(Entries taken from a collection)
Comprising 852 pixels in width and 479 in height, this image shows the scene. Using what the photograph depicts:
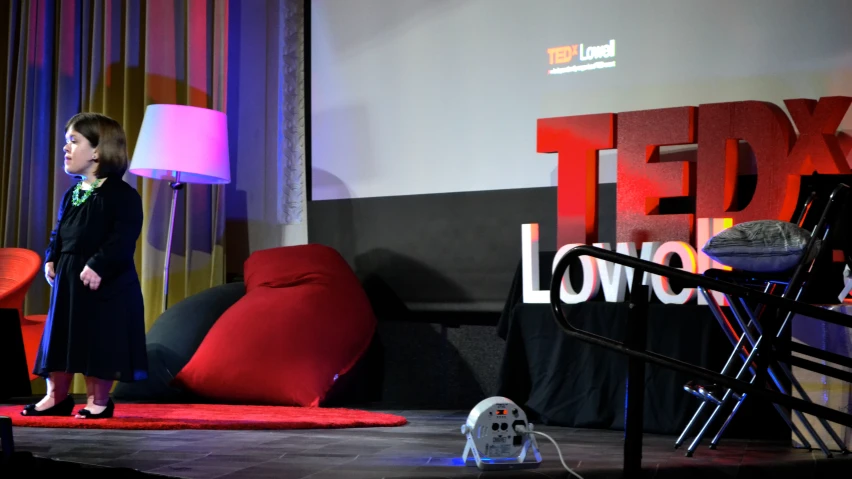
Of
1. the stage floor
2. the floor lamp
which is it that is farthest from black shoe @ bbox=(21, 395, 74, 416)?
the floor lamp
--
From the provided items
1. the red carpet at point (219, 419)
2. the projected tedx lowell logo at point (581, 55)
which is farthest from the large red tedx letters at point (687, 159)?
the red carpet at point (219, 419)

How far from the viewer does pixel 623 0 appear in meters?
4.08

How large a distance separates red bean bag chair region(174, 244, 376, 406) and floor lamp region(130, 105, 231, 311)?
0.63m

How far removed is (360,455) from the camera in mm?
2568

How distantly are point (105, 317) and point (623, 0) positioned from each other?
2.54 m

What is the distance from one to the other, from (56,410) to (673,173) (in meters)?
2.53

Work to be completed - Filter the listing above and copy out every line that contains the word "meters".

Complete answer -
How far from the viewer does pixel 623 0 appear in meters?
What is the distance from one to the other, from (56,410) to (673,173) (in meters)?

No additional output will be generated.